Pequeñas navajas que destrozan mis ropajes de princesa y los hacen caer al suelo. En la brillantez de sus reflejos se entreve un cuerpo desnudo y pálido, reclinado sobre un recuerdo, como pensando. Espero la punción, arrogante. Y descubro que es mi cuerpo y me sonrojo. Y sin expresar rechazo estoy preparada para la sublevación y me rindo como cautiva. Pero, a la vez, no retrocedo. Me exhibo. Para que me veas, para que me insultes, para que me maltrates, para que me hieras con delirio. Y no me rindo mientras me rindo. Y abro mis brazos en un gesto reiterativo dejándolos sobre mi nuca para sentir cómo me mutila esa mirada que se transforma en puñal, que es tu mirada, que se posa sobre mí y estremezco. Lanzas de fuego que son tus dedos, que a la vez que reconfortan, me destrozan cruelmente las entrañas al remover sus cicatrices.
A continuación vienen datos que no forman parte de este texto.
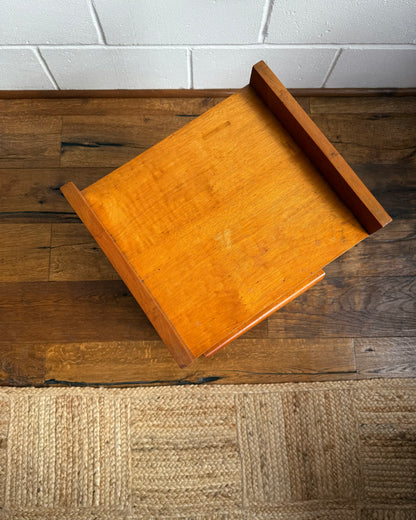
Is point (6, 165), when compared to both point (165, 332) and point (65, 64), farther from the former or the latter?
point (165, 332)

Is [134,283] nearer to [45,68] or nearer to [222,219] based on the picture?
[222,219]

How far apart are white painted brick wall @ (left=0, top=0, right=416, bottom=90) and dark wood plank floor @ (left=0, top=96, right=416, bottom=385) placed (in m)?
0.09

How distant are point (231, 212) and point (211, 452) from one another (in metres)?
0.71

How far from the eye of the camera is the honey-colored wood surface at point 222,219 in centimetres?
73

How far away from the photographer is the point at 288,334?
45.6 inches

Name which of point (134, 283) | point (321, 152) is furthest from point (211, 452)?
point (321, 152)

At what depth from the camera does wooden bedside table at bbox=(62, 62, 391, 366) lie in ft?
2.39

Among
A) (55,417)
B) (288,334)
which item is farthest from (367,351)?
(55,417)

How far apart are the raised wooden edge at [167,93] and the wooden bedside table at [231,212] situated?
497 millimetres

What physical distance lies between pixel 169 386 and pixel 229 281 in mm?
518

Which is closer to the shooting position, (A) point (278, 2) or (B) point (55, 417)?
(A) point (278, 2)

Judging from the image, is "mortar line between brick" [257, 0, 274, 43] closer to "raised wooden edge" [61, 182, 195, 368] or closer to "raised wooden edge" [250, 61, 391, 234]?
"raised wooden edge" [250, 61, 391, 234]

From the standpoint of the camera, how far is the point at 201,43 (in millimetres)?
1066

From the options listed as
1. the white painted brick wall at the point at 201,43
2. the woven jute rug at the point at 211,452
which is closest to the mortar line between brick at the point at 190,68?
the white painted brick wall at the point at 201,43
Con tus besos en mis muñecas me has clavado en la cruz de un altar. Y tus desdenes son los latigazos que me recuerdan el pecado y mi castigo. Son palabras obscenas que no nos hemos atrevido a pronunciar en estos momentos, tatuajes de este alboroto sangriento y lascivo -los fóllame, los no te soporto, los cariño-. Y espero la flecha en el costado que me cause la muerte más pequeña, la flecha piadosa que me persigue y jamás encuentra el momento justo para convertirme en un mesías insolente y lujurioso (el dedo hiriente, la espada más grande, el dedo acusador que haga pública mi timidez). Rechazo al sabio. Evito la sofisticación. Me niego a cumplir los sacramentos. Hazme puntería de una jodida vez con ese dardo.
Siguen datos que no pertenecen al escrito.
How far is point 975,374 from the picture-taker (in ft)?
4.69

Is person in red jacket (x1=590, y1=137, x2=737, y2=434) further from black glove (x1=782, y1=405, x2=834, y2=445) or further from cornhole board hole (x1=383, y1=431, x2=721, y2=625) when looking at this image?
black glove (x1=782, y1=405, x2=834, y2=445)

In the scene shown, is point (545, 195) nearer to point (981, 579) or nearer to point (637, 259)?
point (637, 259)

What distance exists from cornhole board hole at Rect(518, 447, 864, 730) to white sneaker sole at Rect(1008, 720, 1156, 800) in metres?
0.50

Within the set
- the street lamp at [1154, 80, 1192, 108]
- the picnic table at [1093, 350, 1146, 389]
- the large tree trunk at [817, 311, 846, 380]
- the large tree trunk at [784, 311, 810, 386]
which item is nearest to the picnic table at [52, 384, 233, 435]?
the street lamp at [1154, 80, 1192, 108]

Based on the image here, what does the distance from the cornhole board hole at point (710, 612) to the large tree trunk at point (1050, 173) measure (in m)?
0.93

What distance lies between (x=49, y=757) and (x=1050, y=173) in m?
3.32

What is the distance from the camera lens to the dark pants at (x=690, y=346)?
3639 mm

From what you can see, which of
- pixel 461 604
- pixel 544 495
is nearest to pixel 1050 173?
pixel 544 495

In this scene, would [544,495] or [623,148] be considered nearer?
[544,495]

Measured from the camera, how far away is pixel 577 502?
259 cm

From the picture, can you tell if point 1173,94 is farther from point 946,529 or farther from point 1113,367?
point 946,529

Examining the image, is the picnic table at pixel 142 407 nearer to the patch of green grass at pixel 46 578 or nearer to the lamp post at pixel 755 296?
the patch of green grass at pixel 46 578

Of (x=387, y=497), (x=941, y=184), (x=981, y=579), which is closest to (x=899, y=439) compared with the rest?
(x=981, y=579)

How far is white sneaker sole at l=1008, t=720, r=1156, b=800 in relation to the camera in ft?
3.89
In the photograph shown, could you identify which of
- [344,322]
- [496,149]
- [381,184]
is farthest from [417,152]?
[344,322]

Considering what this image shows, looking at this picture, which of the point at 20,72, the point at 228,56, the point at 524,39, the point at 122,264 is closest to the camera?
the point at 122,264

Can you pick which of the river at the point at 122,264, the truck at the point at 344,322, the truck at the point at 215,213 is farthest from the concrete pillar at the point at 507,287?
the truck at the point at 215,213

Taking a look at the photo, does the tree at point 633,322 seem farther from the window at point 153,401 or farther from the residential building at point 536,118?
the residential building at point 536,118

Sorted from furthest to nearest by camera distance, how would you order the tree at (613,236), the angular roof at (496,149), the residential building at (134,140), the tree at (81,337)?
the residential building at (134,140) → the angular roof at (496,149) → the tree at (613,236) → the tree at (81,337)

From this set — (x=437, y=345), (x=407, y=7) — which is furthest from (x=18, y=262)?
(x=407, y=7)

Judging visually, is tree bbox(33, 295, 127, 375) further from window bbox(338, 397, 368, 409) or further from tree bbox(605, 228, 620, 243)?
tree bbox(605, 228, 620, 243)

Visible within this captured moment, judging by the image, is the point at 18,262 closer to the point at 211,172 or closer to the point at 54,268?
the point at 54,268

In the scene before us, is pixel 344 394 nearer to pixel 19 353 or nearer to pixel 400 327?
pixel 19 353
Lanzas de mi vida personificadas en un beso, o puede que en dos: los besos de Sr.Invierno que se abre la gabardina desvergonzado mostrando sus miembros helados, vacilando frente a mi con ese rencor dulce que se convierte en vicioso y desespera. Veo la nieve resbalar sobre sus músculos impúdicos y despierta mi compasión. Y le abrazo. Tengo agujeros en mi cuerpo, agujeros rojos, agujeros huecos. La nieve transforma mi piel en en la piel de una bisonte pálida, entera. Brota el placer a borbotones por este paisaje invernal y sin sombras. Por fin tendrá nombre: soy el desacorde primogénito, Agar dos días antes de la concepción, el cuerpo que vuelve a ser cuerpo y te protege de la tormenta. Para que florezca el verde de nuestras bocas y recubran las yedras nuestra desnudez, le beso. Figuras de unicornios se han formado en mi vientre con el goteo de tantos besos. Y clavan sus cuernos en su parte más oscura al son de las steel Bands y un solo de acordeón griego. Y Sr. Invierno y yo, otra vez más, desfallecemos.
No hemos vuelto. No hemos muerto. Silenzio.